Document passage:
Surprisingly missing to my eye from the approaches on both modeling of shapes and on animation for CG is anything that aims even in the least degree to describe them at a higher level. For animation, this would mean anything higher level than this magic lantern approach10 of successive drawings of the subject. For shapes, this would really mean anything that actually models a group as opposed to painting one single instance. And this focus on the low-level instance by instance production process seems to me to be quite related to the excessive focus on rendering as main concern: the whole of modeling seems to lose sight of having any specific meaning on its own, outside of preparing stuff "as best as possible" for effective rendering. To recover such meaning, I had to go either to other domains11 or to some islands that still focus on actually modeling in the proper sense of the term12.

Source data:
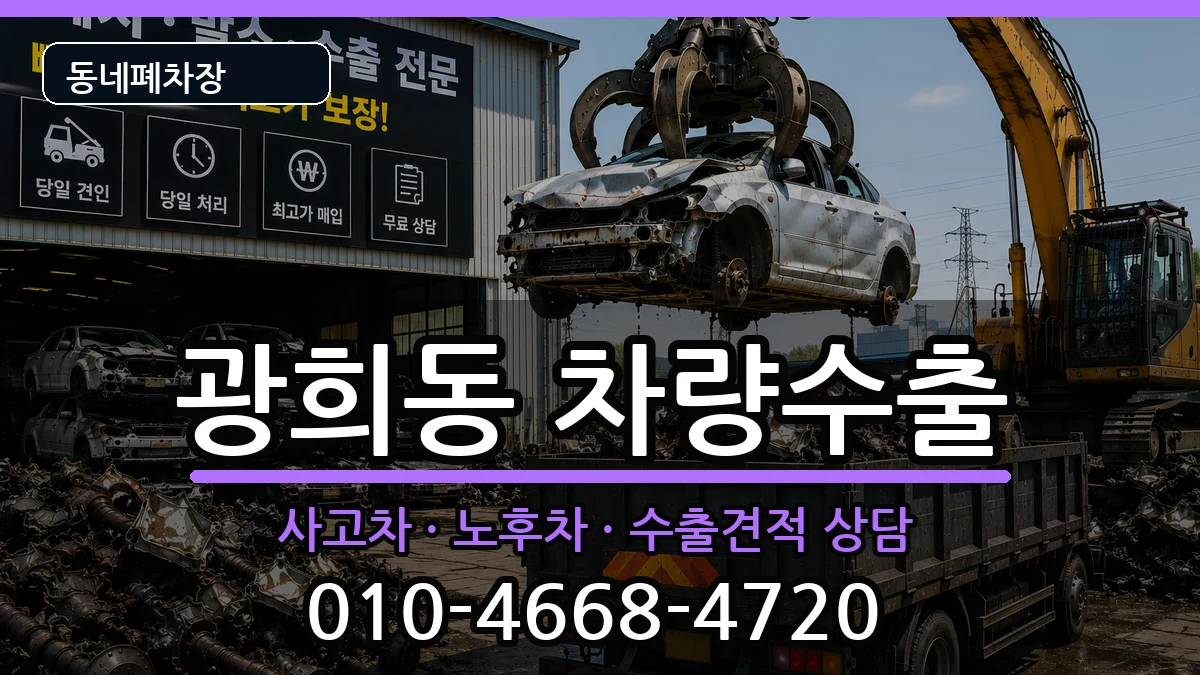 서울특별시중구광희동 차량수출 차량 처리 안내 이미지 1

Task directions:
Reproduce the part of the passage on modeling and animation in CG that opens with the words containing "Surprisingly missing to" and closes with "of the term12.". The lines play no part in what you are asked to do.

Exercise result:
Surprisingly missing to my eye from the approaches on both modeling of shapes and on animation for CG is anything that aims even in the least degree to describe them at a higher level. For animation, this would mean anything higher level than this magic lantern approach10 of successive drawings of the subject. For shapes, this would really mean anything that actually models a group as opposed to painting one single instance. And this focus on the low-level instance by instance production process seems to me to be quite related to the excessive focus on rendering as main concern: the whole of modeling seems to lose sight of having any specific meaning on its own, outside of preparing stuff "as best as possible" for effective rendering. To recover such meaning, I had to go either to other domains11 or to some islands that still focus on actually modeling in the proper sense of the term12.